● Activity
Beneath this sentence is a listing. Return its lines from the one containing "татьяна воробьева заработок в интернете" through the last, exactly, and omit the pictures.

● Data extracts
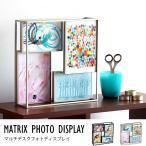フォトフレーム 複数 写真立て おしゃれ インテリア雑貨 結婚祝い アンティーク マトリックス ブラック/ニッケル MATRIX PHOTO DISPLAY アンブラ umbra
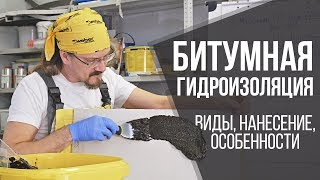 видео Виды гидроизоляции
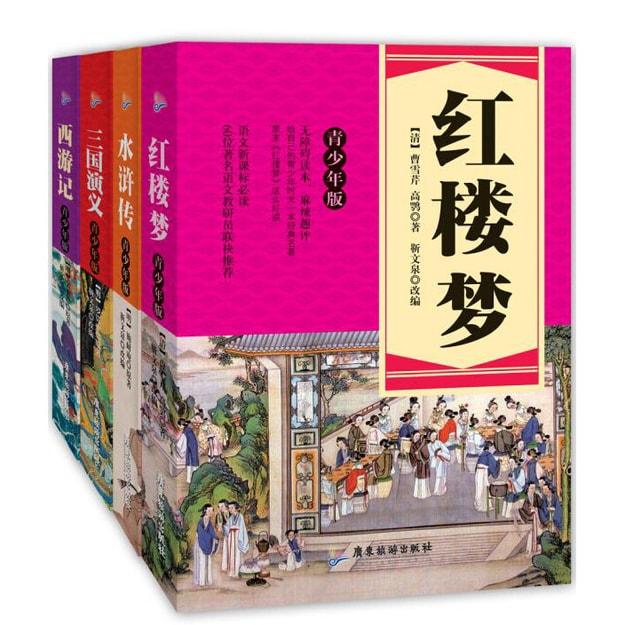 商品详情 - 四大名著套装:三国演义+水浒传+西游记+红楼梦(青少年版)(套装共4册) - image  0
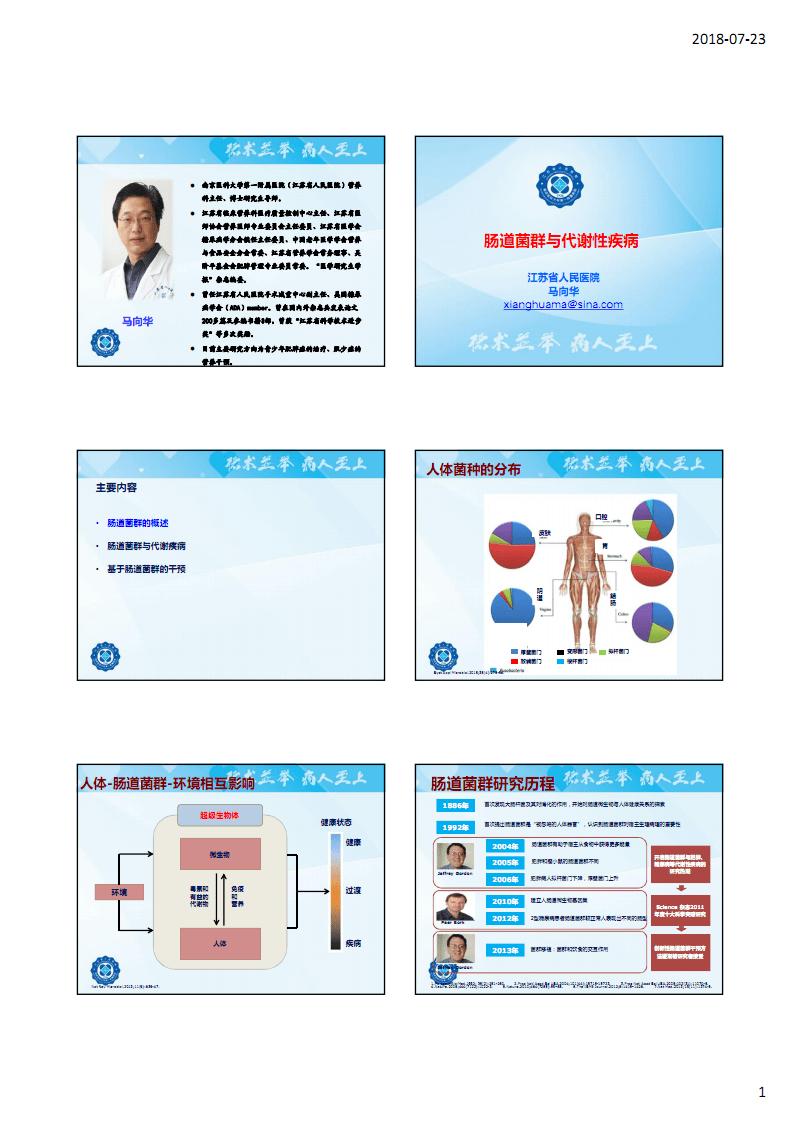 17-马向华-肠道菌群与代谢性疾病20180721 [兼容模式].pdf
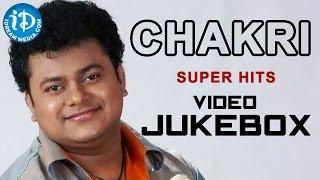 Chakri Super Hit Video Songs Back To Back || Jukebox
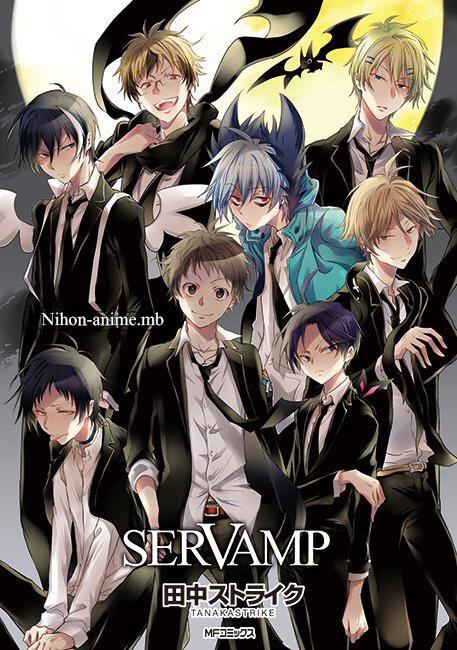 Servamp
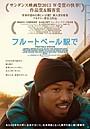 サンダンス映画祭2冠「フルートベール駅で」27歳新鋭監督の初来日決定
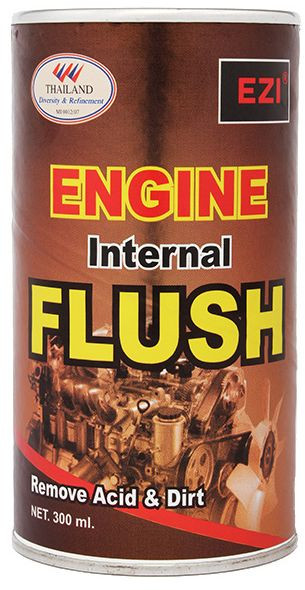 منظف داخلي للمحرك - ايزي - AE10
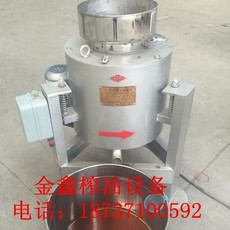 60型离心式滤油机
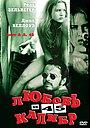 Фильм «Любовь и 45 калибр» (1994)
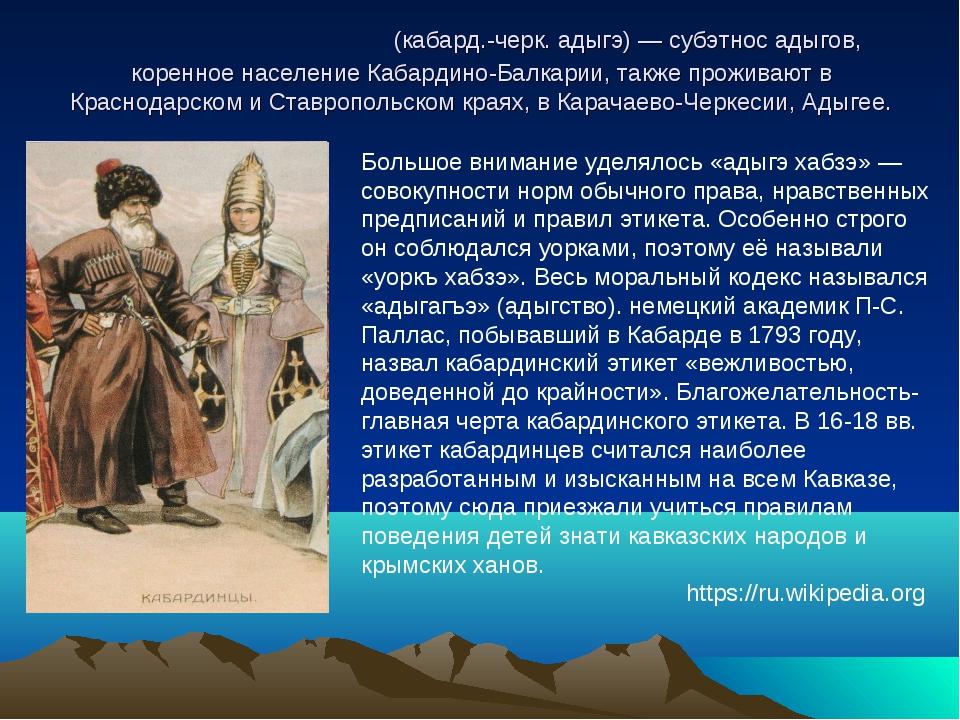 Кабарди́нцы (кабард.-черк. адыгэ) — субэтнос адыгов, коренное население Кабар...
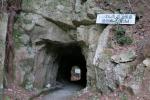 木馬トンネル1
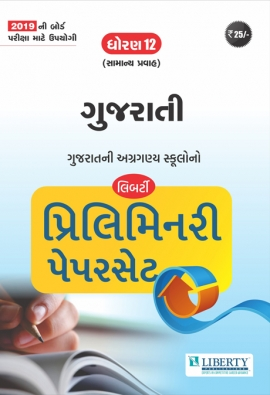 Liberty Std-12th Commerce Preliminary Paper Set - Gujarati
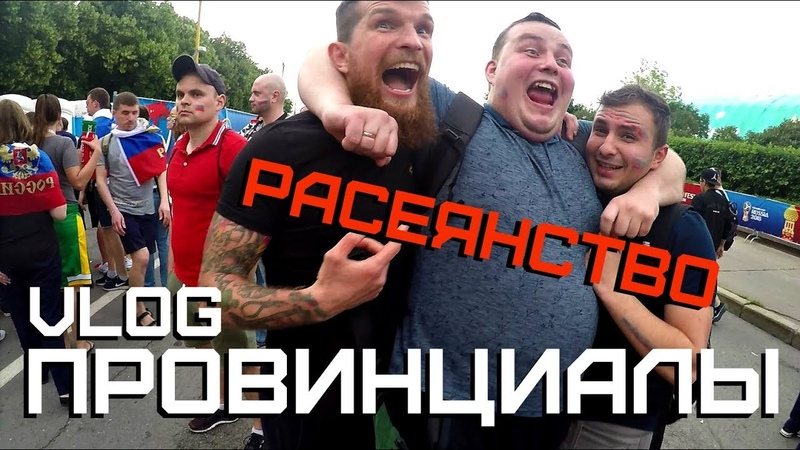 ЧМ2018 Welcome to Russia ПРОВИНЦИАЛЫ VLOG99 смотреть онлайн без регистрации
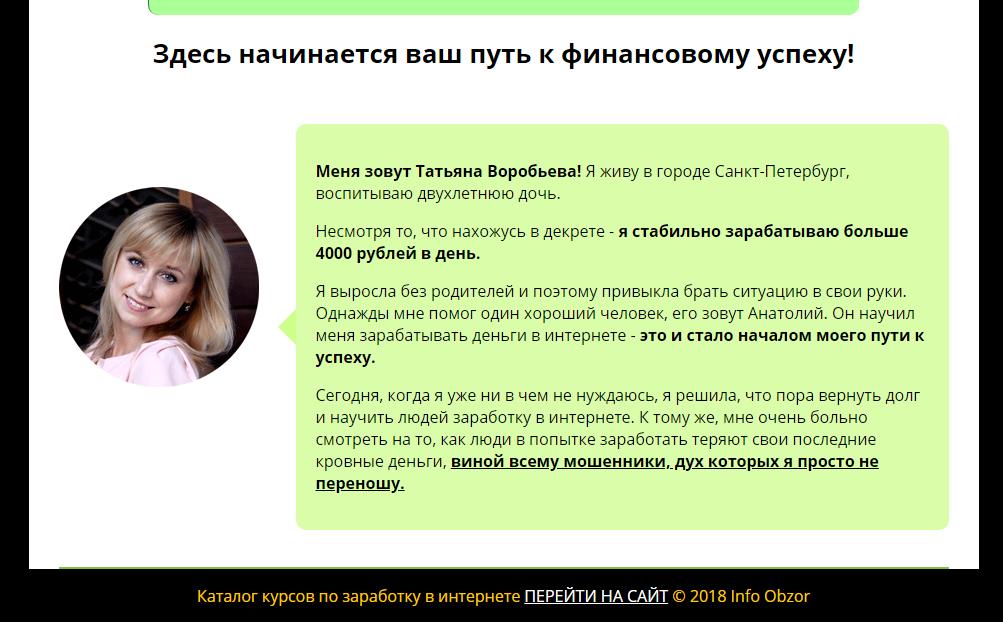 татьяна воробьева заработок в интернете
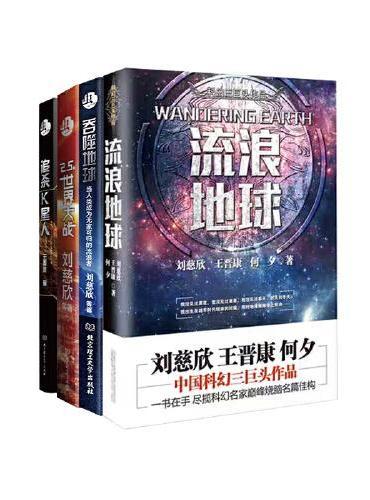 刘慈欣小说集  流浪地球+吞噬地球+2.5次世界大战+追杀K星人(套装共4册)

● Worked solution
 татьяна воробьева заработок в интернете
 刘慈欣小说集  流浪地球+吞噬地球+2.5次世界大战+追杀K星人(套装共4册)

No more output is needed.